Archaeologists agree that whoever wrote the stories of Joseph and the Exodus knew Egypt well.

That's not surprising. Egypt and the states of Israel and Judah were close neighbors. The territory of Canaan had been ruled by Egypt off and on for centuries prior to the rise of those states. And foe centuries afterward, Egypt continued to intervene militarily in the region. During troubles between the state of Judah and the Babylonian Empire, large numbers of Judeans (including the prophet Jeremiah) fled to Egypt as refugees.

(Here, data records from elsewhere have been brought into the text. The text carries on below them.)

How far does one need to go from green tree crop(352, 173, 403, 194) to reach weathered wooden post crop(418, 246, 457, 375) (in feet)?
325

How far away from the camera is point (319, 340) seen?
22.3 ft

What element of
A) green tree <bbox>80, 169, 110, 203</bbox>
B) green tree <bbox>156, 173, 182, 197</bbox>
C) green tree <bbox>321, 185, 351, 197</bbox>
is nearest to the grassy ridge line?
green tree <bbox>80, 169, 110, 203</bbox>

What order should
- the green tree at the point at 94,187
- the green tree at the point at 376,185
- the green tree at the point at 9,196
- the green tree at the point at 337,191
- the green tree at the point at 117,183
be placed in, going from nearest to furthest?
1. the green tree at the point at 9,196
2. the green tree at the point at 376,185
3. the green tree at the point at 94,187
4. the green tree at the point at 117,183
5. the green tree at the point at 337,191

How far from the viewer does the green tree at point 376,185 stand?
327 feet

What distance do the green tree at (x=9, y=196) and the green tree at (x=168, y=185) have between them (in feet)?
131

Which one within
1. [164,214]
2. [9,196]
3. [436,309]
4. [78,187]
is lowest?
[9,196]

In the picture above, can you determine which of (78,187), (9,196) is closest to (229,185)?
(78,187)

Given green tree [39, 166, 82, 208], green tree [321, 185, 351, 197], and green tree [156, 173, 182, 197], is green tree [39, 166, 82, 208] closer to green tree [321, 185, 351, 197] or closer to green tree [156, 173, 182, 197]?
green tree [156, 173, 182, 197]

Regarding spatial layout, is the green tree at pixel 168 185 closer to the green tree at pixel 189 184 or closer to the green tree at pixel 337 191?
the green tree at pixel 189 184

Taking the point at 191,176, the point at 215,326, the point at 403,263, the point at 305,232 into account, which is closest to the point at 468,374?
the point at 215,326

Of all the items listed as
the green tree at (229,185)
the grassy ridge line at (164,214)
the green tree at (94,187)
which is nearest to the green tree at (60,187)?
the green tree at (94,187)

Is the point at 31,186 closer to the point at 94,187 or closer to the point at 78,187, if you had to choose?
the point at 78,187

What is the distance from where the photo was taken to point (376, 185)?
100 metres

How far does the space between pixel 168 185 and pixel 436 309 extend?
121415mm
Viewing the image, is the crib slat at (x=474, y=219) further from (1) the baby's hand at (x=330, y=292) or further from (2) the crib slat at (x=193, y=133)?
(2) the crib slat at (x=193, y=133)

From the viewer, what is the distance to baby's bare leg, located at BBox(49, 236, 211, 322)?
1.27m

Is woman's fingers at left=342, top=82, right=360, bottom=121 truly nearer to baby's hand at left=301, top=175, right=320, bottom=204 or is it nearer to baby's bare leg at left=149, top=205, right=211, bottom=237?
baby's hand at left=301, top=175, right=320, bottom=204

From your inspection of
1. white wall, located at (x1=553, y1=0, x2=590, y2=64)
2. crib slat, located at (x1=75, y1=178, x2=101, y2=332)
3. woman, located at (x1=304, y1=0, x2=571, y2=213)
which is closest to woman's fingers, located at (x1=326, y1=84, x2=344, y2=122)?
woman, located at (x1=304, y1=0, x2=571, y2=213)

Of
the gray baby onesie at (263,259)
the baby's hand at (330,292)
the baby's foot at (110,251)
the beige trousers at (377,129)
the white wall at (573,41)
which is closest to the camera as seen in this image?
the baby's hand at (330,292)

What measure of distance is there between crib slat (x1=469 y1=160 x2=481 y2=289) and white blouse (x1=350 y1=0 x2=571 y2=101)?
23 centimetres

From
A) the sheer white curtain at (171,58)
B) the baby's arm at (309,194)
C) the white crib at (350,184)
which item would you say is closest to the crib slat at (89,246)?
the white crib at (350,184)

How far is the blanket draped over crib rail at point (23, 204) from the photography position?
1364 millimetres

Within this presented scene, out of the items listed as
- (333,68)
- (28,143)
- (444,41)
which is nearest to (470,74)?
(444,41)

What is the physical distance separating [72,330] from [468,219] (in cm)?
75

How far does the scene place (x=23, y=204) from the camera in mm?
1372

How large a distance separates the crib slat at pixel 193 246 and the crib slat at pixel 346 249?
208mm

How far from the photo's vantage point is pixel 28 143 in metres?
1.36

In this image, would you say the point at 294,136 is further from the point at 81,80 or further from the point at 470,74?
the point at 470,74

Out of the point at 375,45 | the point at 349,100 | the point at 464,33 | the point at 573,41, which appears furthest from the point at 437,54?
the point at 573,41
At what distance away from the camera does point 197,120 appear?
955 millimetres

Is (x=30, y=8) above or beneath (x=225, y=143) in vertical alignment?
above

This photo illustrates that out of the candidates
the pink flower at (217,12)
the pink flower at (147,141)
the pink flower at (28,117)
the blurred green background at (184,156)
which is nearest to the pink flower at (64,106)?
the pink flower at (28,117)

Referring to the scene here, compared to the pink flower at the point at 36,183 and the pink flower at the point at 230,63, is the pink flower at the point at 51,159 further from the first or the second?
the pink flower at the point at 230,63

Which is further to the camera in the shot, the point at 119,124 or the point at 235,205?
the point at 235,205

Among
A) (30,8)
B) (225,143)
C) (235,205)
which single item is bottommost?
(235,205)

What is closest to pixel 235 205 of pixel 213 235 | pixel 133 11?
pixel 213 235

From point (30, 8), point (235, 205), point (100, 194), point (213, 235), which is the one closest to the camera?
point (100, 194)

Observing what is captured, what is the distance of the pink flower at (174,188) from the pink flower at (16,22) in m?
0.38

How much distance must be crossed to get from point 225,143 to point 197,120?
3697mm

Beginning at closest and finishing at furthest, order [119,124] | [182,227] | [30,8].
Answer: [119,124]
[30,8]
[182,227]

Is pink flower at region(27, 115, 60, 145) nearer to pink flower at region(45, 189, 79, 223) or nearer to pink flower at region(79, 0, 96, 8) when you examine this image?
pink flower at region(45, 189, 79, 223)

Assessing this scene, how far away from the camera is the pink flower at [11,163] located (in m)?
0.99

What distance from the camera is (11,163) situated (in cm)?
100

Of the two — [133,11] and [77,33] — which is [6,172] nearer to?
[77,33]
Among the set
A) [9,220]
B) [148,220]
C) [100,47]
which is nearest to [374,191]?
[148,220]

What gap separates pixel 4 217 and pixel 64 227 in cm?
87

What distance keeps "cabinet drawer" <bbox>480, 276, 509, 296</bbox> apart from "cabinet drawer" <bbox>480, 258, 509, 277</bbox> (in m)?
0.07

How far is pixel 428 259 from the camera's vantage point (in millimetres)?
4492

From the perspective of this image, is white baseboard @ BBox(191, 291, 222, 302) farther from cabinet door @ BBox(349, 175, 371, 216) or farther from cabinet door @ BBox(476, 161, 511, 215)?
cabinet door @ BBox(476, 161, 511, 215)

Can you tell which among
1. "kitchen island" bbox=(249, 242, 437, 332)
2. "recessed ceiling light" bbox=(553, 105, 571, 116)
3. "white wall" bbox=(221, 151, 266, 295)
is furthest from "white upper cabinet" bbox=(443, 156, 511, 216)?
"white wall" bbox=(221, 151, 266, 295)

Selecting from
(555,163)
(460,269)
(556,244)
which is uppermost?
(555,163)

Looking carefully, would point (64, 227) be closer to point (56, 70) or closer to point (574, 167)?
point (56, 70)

To: Nadine Carroll who wrote (7715)10/27/2001 1:23:46 AM
From: D. Long  Respond to of 23908
 
Brumar's right. There is not so much as a pottery shard of evidence of the trek of 50,000, or even 200, Hebrews in the Sinai (at last glance, could be wrong now). In a place where one can find a campfire of a handful of bedouin who passed through Sinai 1000 years ago, it is inconcievable that 12 tribes of Hebrews wandered in the desert for 50 years, and didn't leave so much as a trash midden.

Similiarly there is no evidence of a sudden, alien invasion of Canaa corresponding to the period. There is hardly any evidence for the Hebrews until much later, during the period of the Philistine invasions. The Israelites seem to have been a nomadic pastoralist people dwelling in the hills of Canaa who came into their own against the Philistines. These Hebrews also seemed to have a dualist religion with male and female aspect deities, the male monotheism seems to have developed later.

That's what I recall from memory, at least. Haven't looked at the literature in quite a while. Interesting stuff.